**QUELLENAUSZUG:**
::::::
Sind die zunehmend aufweichenden Grenzen zwischen Anzeige und Text der einzige Grund für den jetzt diskutierten Compliance-Kodex?
Nicht nur Werbung und Berichterstattung verschmelzen zunehmend. Ein Aufbrechen der Grenzen findet nicht nur auf dem Papier oder im Internet statt, sondern vor allem auf weiteren Geschäftsfeldern wie Podiumsdiskussionen, Kongressen, Preisverleihungen, wo die Teilnehmenden zahlen müssen. Hier entstehen viele kleine, feine Abhängigkeiten, an denen die Verschmelzung deutlich wird, weil Journalisten wie Wirtschaft Teil der Veranstaltungen sind. Viele Redaktionen tragen das mit, weil sie lieber sündigen als sterben. Unternehmen sehen aber nicht ein, für solche oft geradezu erzwungene Öffentlichkeit zu bezahlen.
::::::
**DATENZEILEN:**
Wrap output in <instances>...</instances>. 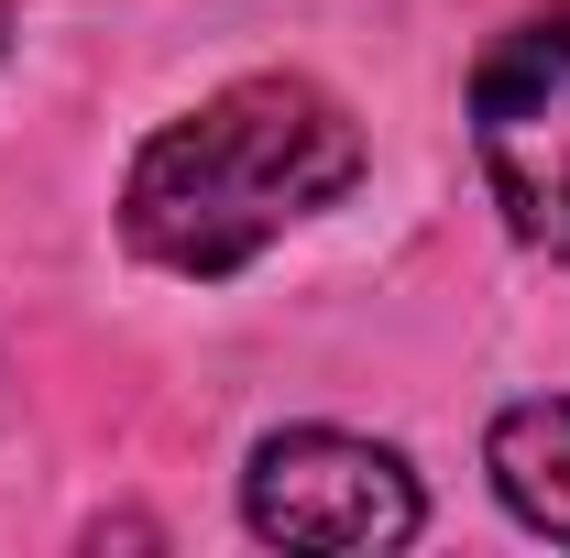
::::::
**ARBEITSANWEISUNGEN:**
A: Schreiben Sie aus dem Quellenauszug den Abschnitt ab, der mit den Worten „Nicht nur Werbung“ beginnt und mit „Öffentlichkeit zu bezahlen.“ endet.
B: Auf welchen Geschäftsfeldern brechen die Grenzen laut dem Quellenauszug vor allem auf?
Die Zeilen sind hierfür ohne Bedeutung.

**VOLLSTÄNDIGE LÖSUNGEN:**
A:
Nicht nur Werbung und Berichterstattung verschmelzen zunehmend. Ein Aufbrechen der Grenzen findet nicht nur auf dem Papier oder im Internet statt, sondern vor allem auf weiteren Geschäftsfeldern wie Podiumsdiskussionen, Kongressen, Preisverleihungen, wo die Teilnehmenden zahlen müssen. Hier entstehen viele kleine, feine Abhängigkeiten, an denen die Verschmelzung deutlich wird, weil Journalisten wie Wirtschaft Teil der Veranstaltungen sind. Viele Redaktionen tragen das mit, weil sie lieber sündigen als sterben. Unternehmen sehen aber nicht ein, für solche oft geradezu erzwungene Öffentlichkeit zu bezahlen.

B: Auf Podiumsdiskussionen, Kongressen und Preisverleihungen, bei denen die Teilnehmenden zahlen müssen.